Bazı hükümetlerin izledikleri siyasal ve ekonomik politikalar birçok çürümeler yaratıyor, aile kurumu ile ilgili yapı taşlarımızı söküyor.

Orta ve ileri yaş düzeyindeki erkek yurttaşlarımız “yurt dışından getirilecek kadınlarla evlendirme” gerekçesiyle madden ve manen zarara uğratılıyorlar.

Bu zararlarda “hoca nikâhı” denen kaçak nikâhın payı vardır. Hoca adındaki görevsiz ve sorumsuz kişiler, İslam'a ters bir nikâh akdi ile birçok sıkıntının kapısını açıyor. Diyanet de susuyor. Bunun önüne geçmek için Diyanet harekete geçmelidir.

Konya'da, “kadın bulma ve evlendirme müdürü” gibi görev yapan kadın ve erkekler var. Bu kişilerin aynı kadını aralıklarla farklı kişilerle evlendirdikleri bile söyleniyor. Bu ahlaksızlığı önlemek için herkes elinden geleni yapmalıdır.

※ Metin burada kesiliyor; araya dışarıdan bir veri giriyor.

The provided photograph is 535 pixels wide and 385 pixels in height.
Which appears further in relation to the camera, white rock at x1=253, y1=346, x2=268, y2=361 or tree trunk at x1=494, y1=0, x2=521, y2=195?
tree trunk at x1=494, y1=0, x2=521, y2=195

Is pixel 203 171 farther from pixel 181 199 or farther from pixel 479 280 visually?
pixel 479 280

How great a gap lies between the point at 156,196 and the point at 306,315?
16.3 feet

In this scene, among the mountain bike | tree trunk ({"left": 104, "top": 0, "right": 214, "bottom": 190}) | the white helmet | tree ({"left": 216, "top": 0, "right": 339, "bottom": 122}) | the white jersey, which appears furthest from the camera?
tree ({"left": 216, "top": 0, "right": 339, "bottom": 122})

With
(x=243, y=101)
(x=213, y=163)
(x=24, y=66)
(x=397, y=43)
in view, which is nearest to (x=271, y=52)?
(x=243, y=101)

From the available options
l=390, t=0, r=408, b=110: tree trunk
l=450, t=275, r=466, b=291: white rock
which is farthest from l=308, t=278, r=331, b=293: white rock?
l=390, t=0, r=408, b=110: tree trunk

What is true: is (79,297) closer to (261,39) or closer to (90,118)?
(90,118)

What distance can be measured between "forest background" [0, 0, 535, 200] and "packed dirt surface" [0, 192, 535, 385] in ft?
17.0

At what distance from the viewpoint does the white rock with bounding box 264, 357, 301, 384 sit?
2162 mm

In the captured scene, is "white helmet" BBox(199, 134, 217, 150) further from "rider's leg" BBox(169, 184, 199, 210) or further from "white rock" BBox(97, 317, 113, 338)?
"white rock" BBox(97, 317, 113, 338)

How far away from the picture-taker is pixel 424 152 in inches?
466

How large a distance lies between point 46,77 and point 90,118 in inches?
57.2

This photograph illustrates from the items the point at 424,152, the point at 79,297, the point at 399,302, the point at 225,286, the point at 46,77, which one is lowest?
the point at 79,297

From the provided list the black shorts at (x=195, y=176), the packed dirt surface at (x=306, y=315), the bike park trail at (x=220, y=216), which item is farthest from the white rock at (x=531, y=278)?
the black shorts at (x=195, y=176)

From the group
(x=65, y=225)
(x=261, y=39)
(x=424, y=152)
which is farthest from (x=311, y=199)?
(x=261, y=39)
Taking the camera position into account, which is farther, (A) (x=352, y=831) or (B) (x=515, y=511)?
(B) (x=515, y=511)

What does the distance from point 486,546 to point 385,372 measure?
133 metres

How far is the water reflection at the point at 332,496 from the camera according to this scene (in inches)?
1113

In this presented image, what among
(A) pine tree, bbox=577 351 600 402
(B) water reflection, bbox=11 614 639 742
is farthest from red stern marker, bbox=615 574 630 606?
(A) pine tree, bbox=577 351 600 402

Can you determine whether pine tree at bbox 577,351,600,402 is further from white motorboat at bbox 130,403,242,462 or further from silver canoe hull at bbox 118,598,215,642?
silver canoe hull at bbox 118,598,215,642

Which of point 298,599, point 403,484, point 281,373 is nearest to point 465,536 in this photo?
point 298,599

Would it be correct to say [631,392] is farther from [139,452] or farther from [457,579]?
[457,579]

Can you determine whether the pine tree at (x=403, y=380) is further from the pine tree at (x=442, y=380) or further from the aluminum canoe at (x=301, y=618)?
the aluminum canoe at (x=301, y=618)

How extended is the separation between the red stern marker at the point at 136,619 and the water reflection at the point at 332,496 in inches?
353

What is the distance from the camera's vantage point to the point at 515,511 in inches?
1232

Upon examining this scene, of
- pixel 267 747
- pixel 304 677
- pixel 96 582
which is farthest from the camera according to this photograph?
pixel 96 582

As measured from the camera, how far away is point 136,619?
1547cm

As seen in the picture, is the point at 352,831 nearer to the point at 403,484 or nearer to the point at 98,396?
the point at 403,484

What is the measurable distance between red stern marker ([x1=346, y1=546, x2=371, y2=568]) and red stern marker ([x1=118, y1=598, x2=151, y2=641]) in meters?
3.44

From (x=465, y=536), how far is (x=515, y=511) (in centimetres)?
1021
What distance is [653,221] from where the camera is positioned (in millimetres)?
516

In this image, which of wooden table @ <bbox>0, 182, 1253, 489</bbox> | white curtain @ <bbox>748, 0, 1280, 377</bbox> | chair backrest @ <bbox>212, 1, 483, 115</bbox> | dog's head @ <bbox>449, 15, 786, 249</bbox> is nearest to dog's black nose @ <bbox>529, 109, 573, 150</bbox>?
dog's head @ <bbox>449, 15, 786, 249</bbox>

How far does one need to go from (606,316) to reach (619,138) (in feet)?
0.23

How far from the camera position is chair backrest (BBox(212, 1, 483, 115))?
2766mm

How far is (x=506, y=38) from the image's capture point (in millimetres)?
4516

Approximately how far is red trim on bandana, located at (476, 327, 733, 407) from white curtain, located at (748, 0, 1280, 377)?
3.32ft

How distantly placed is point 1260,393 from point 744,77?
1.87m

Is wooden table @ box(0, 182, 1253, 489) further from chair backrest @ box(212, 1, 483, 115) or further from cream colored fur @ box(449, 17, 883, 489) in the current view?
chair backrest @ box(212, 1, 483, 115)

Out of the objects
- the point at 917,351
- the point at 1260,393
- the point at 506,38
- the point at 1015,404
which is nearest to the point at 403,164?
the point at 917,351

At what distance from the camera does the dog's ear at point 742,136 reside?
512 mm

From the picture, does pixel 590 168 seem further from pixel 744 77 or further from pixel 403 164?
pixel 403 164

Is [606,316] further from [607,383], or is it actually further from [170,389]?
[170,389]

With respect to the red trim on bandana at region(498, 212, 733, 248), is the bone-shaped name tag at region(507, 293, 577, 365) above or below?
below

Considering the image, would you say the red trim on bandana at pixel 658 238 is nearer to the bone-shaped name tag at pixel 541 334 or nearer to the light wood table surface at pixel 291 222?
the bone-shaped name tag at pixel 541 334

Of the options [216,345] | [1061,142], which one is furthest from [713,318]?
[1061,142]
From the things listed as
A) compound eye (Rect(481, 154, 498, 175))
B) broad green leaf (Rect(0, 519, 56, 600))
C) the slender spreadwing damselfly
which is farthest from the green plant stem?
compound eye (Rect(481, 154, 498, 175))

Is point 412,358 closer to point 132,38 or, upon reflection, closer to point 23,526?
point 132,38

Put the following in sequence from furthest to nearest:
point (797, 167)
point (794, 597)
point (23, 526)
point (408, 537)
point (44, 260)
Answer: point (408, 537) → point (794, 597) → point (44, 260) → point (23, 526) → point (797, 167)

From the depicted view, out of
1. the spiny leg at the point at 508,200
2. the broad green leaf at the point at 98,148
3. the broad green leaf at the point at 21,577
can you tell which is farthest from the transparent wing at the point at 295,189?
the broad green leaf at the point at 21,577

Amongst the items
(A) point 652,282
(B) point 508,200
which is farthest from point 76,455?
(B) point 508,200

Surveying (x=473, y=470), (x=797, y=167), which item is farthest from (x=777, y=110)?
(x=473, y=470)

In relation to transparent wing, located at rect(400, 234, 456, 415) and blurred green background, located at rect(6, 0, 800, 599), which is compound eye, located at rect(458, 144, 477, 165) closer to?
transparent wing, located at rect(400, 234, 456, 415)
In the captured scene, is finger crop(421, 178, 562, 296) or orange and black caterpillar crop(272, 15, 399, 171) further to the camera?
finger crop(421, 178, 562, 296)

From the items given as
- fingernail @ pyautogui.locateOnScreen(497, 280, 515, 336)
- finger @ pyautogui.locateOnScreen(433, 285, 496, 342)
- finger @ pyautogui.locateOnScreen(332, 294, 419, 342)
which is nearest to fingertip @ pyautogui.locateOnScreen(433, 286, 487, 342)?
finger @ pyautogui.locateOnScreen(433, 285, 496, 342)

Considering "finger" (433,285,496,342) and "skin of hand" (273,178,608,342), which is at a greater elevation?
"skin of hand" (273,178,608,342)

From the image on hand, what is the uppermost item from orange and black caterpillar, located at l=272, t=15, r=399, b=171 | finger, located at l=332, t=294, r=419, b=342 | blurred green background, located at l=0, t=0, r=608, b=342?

Evlilik, zina ve kayıtsız hayatla ilgili yasalarda yanlışlıklar varsa gözden geçirilmeli, yeni düzenlemelere gidilmelidir. Aileyi korumak, sosyal patlamaları kontrol etmek devletin görevidir. Devletimiz, karakolları aracılığı ile bu görevini yapmalı, eğitim-öğretim kurumları sağlıklı nesiller yetiştirmeye ağırlık vermelidir.